= WHAT TO WORK ON =
According to the cyber crime text below, how often does the security firm Sophos discover a new infected webpage?

= EXTRACT TO READ =

Cyber crime is becoming increasingly sophisticated, and increasingly malicious

Risk Atlas: Cyber Crime

On 2 November 1988, 22-year-old Cornell University student Robert Morris released an internet worm capable of exploiting vulnerabilities in UNIX operating systems, infecting an estimated 10% of the internet. Over 20 years on, the scale of computer crime has grown astronomically. Internet attacks today are organised and designed to steal information from consumers and corporations.

The scale of global cyber criminal operations has reached such proportions that internet security firm Sophos discovers one new infected webpage every 4.5 seconds – 24 hours a day, 365 days a year. In addition, Sophos is sent some 20,000 new samples of suspect code every single day.

The USA, China and Russia account for almost three-quarters of the world’s websites that spread malware, according to research by Sophos. The US tops the chart, with just under three in every eight infected webpages based there. China, which was responsible for hosting more than half (51.4%) of all the world’s malware in 2007, has now almost halved its contribution to the problem.

= GIVEN DATA =
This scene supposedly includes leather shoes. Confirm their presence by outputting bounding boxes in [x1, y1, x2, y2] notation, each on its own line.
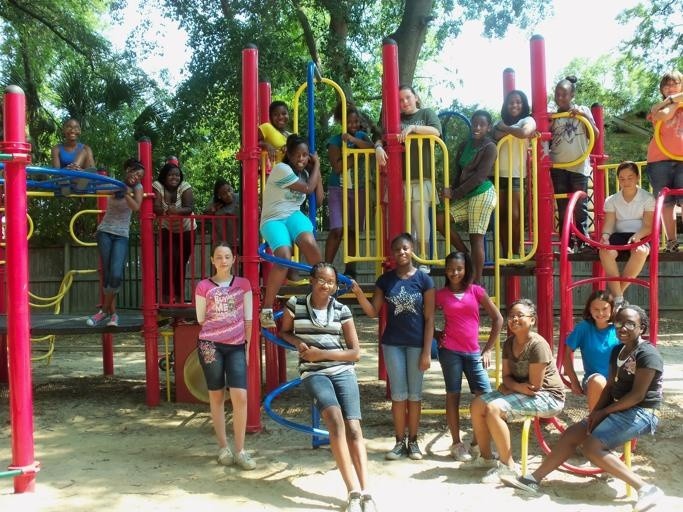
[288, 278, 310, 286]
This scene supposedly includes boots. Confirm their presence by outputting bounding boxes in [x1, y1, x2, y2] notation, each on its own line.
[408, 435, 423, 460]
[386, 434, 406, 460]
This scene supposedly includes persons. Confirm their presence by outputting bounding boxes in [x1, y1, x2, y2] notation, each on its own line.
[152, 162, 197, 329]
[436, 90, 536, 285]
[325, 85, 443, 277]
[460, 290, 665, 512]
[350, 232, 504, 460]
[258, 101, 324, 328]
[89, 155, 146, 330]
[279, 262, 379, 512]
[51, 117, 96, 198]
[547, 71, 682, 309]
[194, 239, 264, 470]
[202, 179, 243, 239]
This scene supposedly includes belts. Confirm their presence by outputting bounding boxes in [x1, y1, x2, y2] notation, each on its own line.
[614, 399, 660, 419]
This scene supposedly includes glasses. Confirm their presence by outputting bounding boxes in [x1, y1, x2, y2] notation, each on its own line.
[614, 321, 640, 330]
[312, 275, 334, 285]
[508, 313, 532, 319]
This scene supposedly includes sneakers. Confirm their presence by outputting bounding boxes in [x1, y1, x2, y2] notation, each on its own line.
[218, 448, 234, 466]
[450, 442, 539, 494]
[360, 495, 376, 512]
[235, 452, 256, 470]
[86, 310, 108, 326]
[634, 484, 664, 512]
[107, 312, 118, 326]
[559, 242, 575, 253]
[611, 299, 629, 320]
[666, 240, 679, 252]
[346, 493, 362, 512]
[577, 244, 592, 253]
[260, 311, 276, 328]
* * *
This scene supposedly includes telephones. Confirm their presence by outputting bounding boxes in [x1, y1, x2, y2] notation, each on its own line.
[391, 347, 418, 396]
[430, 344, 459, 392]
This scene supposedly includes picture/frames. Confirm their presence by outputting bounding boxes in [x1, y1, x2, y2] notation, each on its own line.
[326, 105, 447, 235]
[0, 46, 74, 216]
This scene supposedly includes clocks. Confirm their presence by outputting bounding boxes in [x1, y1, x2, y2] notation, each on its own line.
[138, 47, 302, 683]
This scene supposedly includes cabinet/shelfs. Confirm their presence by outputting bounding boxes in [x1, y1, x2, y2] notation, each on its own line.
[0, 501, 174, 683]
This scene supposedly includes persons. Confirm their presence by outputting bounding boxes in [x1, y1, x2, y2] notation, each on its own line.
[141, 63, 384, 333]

= SOLUTION TO THE PROBLEM =
One every 4.5 seconds, 24 hours a day, 365 days a year.